Быстров, глядя на добродушное лицо полковника, нахмурился:
— О чем вы хотели поговорить?
Улыбка полковника поблекла.
Но тут же вернулась, хотя во взгляде появилась сталь.
— Слушай, Вова, ты парень умный…
— Такой же, как все.
— Я с тобой просто как мужик с мужиком поговорить хочу. Ты пей чаек, пей.
Быстров, поневоле съеживаясь под пристальным, удушающее дружелюбным взглядом начальника, послушно сделал глоток.
— С Бариновым все очень сложно. И, скажу честно, я не хочу, чтобы ты лез в это дело.

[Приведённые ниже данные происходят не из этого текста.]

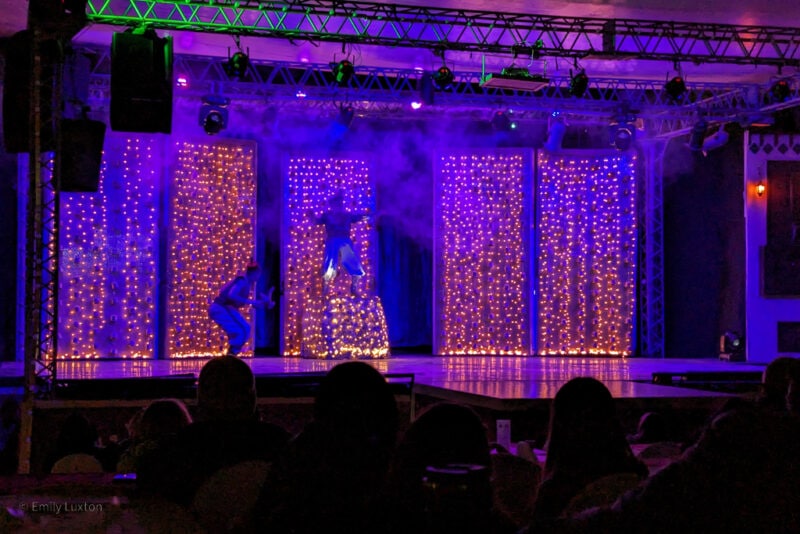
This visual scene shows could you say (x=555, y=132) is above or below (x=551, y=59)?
below

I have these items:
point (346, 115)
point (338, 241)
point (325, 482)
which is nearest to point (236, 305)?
point (338, 241)

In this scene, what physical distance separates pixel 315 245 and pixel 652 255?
5.77 m

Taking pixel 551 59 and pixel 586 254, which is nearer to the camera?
pixel 551 59

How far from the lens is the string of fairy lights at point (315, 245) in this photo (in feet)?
45.6

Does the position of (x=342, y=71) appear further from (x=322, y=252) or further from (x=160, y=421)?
(x=160, y=421)

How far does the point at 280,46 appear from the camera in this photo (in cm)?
1269

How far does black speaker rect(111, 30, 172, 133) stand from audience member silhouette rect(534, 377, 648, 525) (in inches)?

Рука с чашкой зависла у рта.
— Почему?
Полковник, придвинувшись, понизил голос:
— Ну ты же умный мужик. Ты Баринову в рожу плюнул?
Быстров отставил чашку.
— Если вы об этом, я готов понести…
— Да нет, нет, — полковник покосился на дверь. — Давай откровенно. Чего ты дергаешься? Думаешь, ты чего-то добьешься? Нет. Ни ты, ни я. Зачем тебе лишние проблемы? Ты майора получил? Получил. Чего тебе еще?
Быстров открыл рот, собираясь сказать что-то высокое и красивое о справедливости, о долге перед убитым другом. Но не смог выдавить ни звука. Во-первых, это прозвучало бы глупо, и он выставил бы себя на посмешище. Во-вторых, голос полковника, прямой дружелюбный взгляд загипнотизировали его. Убитый Точилин и его семья вдруг стали чем-то далеким, ничего не значащим…
— Я ведь о тебе забочусь, — не отставал полковник. — Зачем ты судьбу себе ломаешь?
Быстров потер переносицу, тихим голосом сказал:
— О своей судьбе я как-нибудь сам позабочусь.